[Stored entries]
***

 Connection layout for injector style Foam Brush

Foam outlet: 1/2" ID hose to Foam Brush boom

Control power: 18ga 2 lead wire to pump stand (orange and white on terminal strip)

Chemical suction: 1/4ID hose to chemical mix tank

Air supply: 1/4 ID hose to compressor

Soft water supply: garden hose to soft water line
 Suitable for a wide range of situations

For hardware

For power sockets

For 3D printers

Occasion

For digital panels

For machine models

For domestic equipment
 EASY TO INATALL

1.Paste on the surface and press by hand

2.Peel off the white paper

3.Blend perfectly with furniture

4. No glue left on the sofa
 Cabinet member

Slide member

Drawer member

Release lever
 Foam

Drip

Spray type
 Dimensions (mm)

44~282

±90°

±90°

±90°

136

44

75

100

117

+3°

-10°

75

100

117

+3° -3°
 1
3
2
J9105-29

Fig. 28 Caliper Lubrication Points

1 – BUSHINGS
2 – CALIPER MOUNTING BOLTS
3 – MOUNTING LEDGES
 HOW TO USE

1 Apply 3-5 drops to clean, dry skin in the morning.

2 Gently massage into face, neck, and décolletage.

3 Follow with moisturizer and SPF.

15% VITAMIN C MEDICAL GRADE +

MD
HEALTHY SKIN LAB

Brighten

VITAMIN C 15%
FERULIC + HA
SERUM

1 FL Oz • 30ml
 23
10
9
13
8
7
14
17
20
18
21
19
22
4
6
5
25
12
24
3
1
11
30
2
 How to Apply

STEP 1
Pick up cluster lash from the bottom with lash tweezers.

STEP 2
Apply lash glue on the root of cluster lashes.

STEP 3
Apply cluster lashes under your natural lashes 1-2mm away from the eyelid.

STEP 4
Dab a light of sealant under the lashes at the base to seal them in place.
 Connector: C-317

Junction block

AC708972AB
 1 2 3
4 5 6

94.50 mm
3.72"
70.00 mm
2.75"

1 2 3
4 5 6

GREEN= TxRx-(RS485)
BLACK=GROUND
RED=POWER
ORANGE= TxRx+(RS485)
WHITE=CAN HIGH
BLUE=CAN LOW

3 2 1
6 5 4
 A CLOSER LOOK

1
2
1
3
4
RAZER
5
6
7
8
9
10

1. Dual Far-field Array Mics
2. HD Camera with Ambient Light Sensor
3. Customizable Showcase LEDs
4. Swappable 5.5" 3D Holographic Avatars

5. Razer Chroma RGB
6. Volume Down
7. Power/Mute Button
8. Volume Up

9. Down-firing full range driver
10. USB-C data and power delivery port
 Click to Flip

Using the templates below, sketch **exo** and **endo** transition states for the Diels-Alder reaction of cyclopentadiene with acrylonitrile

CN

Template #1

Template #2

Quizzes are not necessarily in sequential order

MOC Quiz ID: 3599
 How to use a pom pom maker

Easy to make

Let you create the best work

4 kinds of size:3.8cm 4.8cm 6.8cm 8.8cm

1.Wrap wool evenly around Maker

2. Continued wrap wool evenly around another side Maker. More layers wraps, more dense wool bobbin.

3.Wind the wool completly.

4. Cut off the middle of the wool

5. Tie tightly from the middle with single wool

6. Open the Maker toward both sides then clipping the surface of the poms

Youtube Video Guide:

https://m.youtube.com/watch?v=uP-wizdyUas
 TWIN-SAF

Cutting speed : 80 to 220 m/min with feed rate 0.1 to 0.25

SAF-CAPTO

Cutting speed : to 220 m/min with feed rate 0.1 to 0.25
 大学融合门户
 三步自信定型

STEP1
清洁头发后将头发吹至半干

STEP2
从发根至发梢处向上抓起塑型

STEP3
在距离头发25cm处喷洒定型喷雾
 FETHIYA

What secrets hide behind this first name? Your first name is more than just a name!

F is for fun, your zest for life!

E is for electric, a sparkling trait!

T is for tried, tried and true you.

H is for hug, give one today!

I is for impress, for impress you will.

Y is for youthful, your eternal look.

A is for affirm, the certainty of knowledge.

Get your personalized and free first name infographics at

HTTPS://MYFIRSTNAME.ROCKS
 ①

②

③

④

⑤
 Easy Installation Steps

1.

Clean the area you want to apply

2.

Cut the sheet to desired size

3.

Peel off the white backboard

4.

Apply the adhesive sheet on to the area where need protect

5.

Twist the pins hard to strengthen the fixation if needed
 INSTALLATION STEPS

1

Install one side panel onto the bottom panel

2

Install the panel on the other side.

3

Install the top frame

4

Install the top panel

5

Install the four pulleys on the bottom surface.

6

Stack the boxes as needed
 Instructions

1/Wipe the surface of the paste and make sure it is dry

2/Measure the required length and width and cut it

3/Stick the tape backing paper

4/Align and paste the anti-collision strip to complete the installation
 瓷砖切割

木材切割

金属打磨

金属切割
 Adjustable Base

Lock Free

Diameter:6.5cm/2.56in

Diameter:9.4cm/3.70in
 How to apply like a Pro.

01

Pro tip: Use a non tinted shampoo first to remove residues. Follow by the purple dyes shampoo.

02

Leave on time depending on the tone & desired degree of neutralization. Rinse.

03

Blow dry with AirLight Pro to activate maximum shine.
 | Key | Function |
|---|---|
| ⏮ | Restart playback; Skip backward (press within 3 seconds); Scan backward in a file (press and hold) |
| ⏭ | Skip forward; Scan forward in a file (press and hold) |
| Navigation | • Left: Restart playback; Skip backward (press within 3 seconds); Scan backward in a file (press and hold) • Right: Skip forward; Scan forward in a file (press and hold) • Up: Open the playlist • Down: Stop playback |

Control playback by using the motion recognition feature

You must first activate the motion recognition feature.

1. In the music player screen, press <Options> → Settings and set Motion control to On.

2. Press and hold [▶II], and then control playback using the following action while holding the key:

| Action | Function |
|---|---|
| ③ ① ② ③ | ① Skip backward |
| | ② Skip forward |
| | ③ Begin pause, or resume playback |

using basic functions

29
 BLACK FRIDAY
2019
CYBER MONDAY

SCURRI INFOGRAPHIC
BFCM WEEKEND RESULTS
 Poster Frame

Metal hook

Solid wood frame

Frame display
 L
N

***

WORK TO BE COMPLETED
Give back precisely the lines above that start at the line containing "4. Cut off the middle of the wool" and end at the line containing "F is for fun, your zest for life!", inclusive. No other lines belong in the output.

OUTPUT OF THE EXERCISE
4. Cut off the middle of the wool

5. Tie tightly from the middle with single wool

6. Open the Maker toward both sides then clipping the surface of the poms

Youtube Video Guide:

https://m.youtube.com/watch?v=uP-wizdyUas
 TWIN-SAF

Cutting speed : 80 to 220 m/min with feed rate 0.1 to 0.25

SAF-CAPTO

Cutting speed : to 220 m/min with feed rate 0.1 to 0.25
 大学融合门户
 三步自信定型

STEP1
清洁头发后将头发吹至半干

STEP2
从发根至发梢处向上抓起塑型

STEP3
在距离头发25cm处喷洒定型喷雾
 FETHIYA

What secrets hide behind this first name? Your first name is more than just a name!

F is for fun, your zest for life!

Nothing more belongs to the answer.